THE DATA -
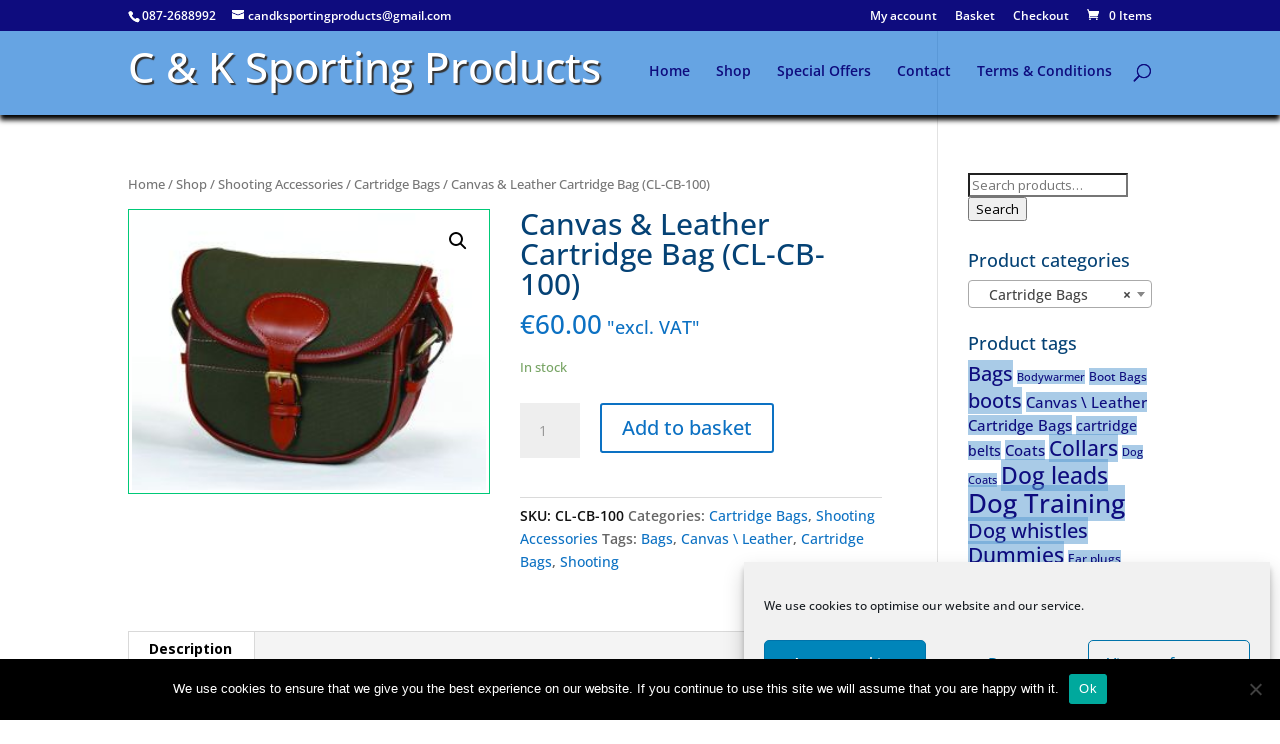

--- FILE ---
content_type: text/css
request_url: https://candksportingproducts.com/www/wp-content/themes/Divi-child/style.css?ver=4.27.4
body_size: 1225
content:
/*
 Theme Name:   Divi-child
 Theme URI:    https://candksportingproducts.com
 Description:  Divi Child Theme
 Author:       Patrick Stack
 Author URI:   https://adeptwebsolutions.com
 Template:     Divi
 Version:      3.0.51
 Text Domain:  Divi-child
*/
h1.companyname {
    margin-top: 0.35em;
    width: 50%;
    /*outline: 1px solid red;*/
    font-size: 3em !important;
    color: #fff;
    float: left;
    /*letter-spacing: 0.1em;*/
    text-shadow: rgb(51, 51, 51) 2px 2px 1px;
}
.companyname a:hover {
    color: #4dd59e;
}

header#main-header {
    box-shadow: 0 5px 5px black;
    min-height: 6em;
}

/*___________________ P A G E   S E C T I O N S ____________________*/
#section {
    /*outline: 1px solid #f00 !important;*/
    margin-top: -5em;
}
#featured-products {
    border-top: 1px dotted #eee;
    padding-top: 0;
}
#recent-products {
    padding-top: 0;
    padding-bottom: 0;
}
#homeslider img {
    border: 1px solid /*#6562d7*/#eee;
    padding: 0.1em;
    -webkit-box-shadow: 2px 2px 1px 0px rgba(0, 0, 0, 0.3);
    -moz-box-shadow: 2px 2px 1px 0px rgba(0, 0, 0, 0.3);
    box-shadow: 2px 2px 1px 0px rgba(0, 0, 0, 0.3);
}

WHAT THE EXERCISE ASKS - Only the pictures are to be left out; everything else in the entries above must be duplicated exactly.

ANSWER SPACE -
--- FILE ---
content_type: text/css
request_url: https://candksportingproducts.com/www/wp-content/themes/Divi-child/style.css?ver=4.27.4
body_size: 1225
content:
/*
 Theme Name:   Divi-child
 Theme URI:    https://candksportingproducts.com
 Description:  Divi Child Theme
 Author:       Patrick Stack
 Author URI:   https://adeptwebsolutions.com
 Template:     Divi
 Version:      3.0.51
 Text Domain:  Divi-child
*/
h1.companyname {
    margin-top: 0.35em;
    width: 50%;
    /*outline: 1px solid red;*/
    font-size: 3em !important;
    color: #fff;
    float: left;
    /*letter-spacing: 0.1em;*/
    text-shadow: rgb(51, 51, 51) 2px 2px 1px;
}
.companyname a:hover {
    color: #4dd59e;
}

header#main-header {
    box-shadow: 0 5px 5px black;
    min-height: 6em;
}

/*___________________ P A G E   S E C T I O N S ____________________*/
#section {
    /*outline: 1px solid #f00 !important;*/
    margin-top: -5em;
}
#featured-products {
    border-top: 1px dotted #eee;
    padding-top: 0;
}
#recent-products {
    padding-top: 0;
    padding-bottom: 0;
}
#homeslider img {
    border: 1px solid /*#6562d7*/#eee;
    padding: 0.1em;
    -webkit-box-shadow: 2px 2px 1px 0px rgba(0, 0, 0, 0.3);
    -moz-box-shadow: 2px 2px 1px 0px rgba(0, 0, 0, 0.3);
    box-shadow: 2px 2px 1px 0px rgba(0, 0, 0, 0.3);
}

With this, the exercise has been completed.